WHAT YOU ARE ASKED TO DO :: Write out the stretch of lines from the one containing "In the pictured" through the one containing "At what distance from", both included, word for word. Leave the pictures out.

SOURCE MATERIAL ::
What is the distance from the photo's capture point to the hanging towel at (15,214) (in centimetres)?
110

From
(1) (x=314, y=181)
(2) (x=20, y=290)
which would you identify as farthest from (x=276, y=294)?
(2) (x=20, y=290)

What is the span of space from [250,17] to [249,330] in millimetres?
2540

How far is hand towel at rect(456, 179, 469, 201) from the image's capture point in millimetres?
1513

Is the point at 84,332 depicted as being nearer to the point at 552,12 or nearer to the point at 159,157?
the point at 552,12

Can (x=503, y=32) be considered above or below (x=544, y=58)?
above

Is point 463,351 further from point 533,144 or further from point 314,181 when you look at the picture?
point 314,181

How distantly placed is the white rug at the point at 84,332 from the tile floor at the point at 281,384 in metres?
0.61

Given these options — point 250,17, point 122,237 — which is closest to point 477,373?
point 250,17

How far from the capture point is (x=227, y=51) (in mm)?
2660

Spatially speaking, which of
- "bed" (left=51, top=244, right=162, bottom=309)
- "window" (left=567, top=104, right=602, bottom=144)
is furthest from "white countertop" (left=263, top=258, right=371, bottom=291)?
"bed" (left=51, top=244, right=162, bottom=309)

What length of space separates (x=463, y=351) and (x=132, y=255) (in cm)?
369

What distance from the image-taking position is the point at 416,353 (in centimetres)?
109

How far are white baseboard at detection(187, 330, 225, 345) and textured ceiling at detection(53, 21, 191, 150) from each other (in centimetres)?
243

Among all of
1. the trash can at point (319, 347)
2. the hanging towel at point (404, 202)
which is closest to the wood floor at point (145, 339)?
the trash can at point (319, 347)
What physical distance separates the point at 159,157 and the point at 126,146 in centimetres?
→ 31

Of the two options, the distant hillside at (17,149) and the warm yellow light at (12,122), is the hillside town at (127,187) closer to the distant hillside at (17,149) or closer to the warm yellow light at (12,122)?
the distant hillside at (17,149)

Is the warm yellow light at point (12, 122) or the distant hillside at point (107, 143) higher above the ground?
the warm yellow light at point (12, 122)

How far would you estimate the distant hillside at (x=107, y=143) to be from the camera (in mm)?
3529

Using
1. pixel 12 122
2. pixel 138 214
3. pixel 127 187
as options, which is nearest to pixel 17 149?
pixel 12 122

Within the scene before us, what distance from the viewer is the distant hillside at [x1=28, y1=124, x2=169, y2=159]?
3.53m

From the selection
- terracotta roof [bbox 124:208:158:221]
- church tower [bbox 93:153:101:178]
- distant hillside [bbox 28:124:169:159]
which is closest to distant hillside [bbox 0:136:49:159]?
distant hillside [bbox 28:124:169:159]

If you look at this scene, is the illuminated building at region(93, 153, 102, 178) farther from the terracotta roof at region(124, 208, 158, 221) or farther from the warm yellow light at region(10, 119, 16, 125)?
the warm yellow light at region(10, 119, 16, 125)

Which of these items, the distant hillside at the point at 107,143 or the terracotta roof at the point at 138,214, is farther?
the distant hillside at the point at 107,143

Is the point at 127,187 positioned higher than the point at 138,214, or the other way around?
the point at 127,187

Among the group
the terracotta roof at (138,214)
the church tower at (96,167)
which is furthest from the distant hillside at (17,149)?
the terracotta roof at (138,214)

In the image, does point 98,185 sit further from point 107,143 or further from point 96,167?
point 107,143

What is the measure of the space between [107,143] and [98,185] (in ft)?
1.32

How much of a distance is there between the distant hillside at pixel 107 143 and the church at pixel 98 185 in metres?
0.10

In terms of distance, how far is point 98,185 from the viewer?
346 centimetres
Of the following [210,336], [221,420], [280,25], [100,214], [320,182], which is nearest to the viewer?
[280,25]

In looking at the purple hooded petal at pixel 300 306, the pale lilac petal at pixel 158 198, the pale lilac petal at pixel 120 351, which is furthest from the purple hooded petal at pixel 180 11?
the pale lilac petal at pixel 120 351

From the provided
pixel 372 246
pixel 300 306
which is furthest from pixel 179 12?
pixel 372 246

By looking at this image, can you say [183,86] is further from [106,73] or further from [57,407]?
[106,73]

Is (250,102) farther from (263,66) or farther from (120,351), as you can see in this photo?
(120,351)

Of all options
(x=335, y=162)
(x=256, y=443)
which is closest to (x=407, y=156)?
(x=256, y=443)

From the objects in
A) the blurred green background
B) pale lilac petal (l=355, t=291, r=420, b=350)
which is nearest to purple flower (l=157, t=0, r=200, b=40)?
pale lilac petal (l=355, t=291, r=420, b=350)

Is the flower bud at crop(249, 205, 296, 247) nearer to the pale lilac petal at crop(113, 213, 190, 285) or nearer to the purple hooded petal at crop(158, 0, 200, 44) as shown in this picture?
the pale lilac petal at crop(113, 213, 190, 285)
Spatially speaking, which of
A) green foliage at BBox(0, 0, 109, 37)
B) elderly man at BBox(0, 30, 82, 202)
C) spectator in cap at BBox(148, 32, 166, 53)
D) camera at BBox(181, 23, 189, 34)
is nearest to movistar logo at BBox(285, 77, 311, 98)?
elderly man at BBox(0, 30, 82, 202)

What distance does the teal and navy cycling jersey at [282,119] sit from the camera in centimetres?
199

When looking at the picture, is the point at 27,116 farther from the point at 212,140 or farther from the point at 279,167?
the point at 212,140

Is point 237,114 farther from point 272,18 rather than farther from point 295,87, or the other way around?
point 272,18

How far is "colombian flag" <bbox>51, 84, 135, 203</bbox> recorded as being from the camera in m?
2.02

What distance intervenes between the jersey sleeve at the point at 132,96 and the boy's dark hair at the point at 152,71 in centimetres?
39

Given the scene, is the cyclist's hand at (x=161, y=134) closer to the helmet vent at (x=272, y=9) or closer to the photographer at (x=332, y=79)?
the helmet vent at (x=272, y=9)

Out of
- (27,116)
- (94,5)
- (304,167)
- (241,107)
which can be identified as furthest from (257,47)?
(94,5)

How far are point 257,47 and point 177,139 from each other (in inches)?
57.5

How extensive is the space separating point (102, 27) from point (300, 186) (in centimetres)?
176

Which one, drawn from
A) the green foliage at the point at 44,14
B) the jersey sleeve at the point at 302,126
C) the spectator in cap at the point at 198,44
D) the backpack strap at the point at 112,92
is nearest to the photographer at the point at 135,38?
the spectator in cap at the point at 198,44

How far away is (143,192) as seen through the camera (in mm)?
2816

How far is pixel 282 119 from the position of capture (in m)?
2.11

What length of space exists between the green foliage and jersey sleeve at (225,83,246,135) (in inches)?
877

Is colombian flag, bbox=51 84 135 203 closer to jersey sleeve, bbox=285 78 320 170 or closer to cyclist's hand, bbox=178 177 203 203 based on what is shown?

...

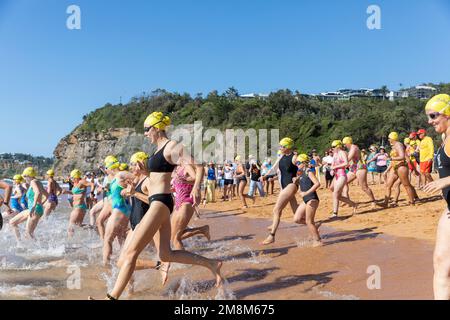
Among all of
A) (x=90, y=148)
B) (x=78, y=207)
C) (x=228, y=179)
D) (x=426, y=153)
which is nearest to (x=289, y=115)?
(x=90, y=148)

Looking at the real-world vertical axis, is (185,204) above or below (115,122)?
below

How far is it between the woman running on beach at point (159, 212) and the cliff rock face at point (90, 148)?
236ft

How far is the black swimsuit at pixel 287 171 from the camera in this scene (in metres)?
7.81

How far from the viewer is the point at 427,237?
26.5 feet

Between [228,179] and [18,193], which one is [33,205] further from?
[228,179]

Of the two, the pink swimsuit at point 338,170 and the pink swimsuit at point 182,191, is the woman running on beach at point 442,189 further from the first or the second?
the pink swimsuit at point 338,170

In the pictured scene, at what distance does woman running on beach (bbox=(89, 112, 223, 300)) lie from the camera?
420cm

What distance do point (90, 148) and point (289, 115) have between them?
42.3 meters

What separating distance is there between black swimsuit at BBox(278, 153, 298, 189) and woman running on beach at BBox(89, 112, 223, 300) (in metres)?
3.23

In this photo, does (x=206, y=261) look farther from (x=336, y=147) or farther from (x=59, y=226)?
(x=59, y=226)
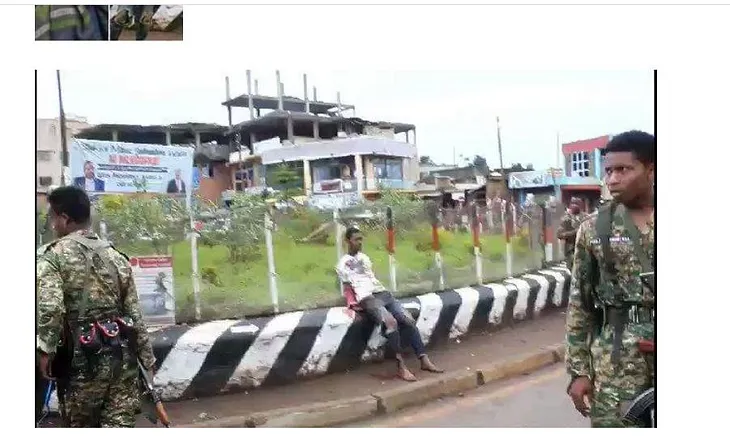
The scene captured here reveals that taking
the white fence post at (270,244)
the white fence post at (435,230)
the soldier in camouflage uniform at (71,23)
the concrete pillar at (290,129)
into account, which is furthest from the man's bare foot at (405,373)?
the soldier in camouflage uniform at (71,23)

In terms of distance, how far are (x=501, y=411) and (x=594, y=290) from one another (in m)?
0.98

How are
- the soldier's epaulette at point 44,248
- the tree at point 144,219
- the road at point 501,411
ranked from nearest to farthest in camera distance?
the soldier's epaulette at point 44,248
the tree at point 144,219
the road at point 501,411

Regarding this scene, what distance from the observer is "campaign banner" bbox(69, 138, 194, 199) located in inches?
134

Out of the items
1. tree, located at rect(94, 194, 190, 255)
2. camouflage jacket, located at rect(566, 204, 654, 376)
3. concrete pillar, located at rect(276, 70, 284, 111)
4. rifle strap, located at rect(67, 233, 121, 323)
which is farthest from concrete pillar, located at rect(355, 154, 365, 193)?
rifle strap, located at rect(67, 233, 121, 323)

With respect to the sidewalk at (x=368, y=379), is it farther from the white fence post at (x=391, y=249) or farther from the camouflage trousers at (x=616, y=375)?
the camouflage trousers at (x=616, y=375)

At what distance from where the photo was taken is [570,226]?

SOLUTION ::
In the pictured scene, at what distance does woman running on beach (bbox=(89, 112, 223, 300)) lie from the camera?
420cm

What distance do point (90, 148) and point (289, 115) have between them?
42.3 meters

What separating distance is there between black swimsuit at BBox(278, 153, 298, 189) and woman running on beach at BBox(89, 112, 223, 300) (in metres)?
3.23

In this photo, does (x=206, y=261) look farther from (x=336, y=147) or farther from (x=59, y=226)?
(x=59, y=226)
The scene captured here reveals that taking
the white fence post at (270,244)
the white fence post at (435,230)
the soldier in camouflage uniform at (71,23)
the concrete pillar at (290,129)
into account, which is furthest from the man's bare foot at (405,373)?
the soldier in camouflage uniform at (71,23)

In terms of distance, how far are (x=501, y=411) and (x=594, y=290) from one another (in m)?
0.98

How are
- the soldier's epaulette at point 44,248
- the tree at point 144,219
- the road at point 501,411
ranked from nearest to farthest in camera distance?
the soldier's epaulette at point 44,248
the tree at point 144,219
the road at point 501,411

Regarding this scene, what distance from the observer is "campaign banner" bbox(69, 138, 194, 199) located in inches?
134

Out of the items
1. tree, located at rect(94, 194, 190, 255)
2. camouflage jacket, located at rect(566, 204, 654, 376)
3. concrete pillar, located at rect(276, 70, 284, 111)
4. rifle strap, located at rect(67, 233, 121, 323)
which is farthest from concrete pillar, located at rect(355, 154, 365, 193)?
rifle strap, located at rect(67, 233, 121, 323)

With respect to the sidewalk at (x=368, y=379), is it farther from the white fence post at (x=391, y=249) or farther from the camouflage trousers at (x=616, y=375)?
the camouflage trousers at (x=616, y=375)

At what distance from where the photo was taken is [570,226]?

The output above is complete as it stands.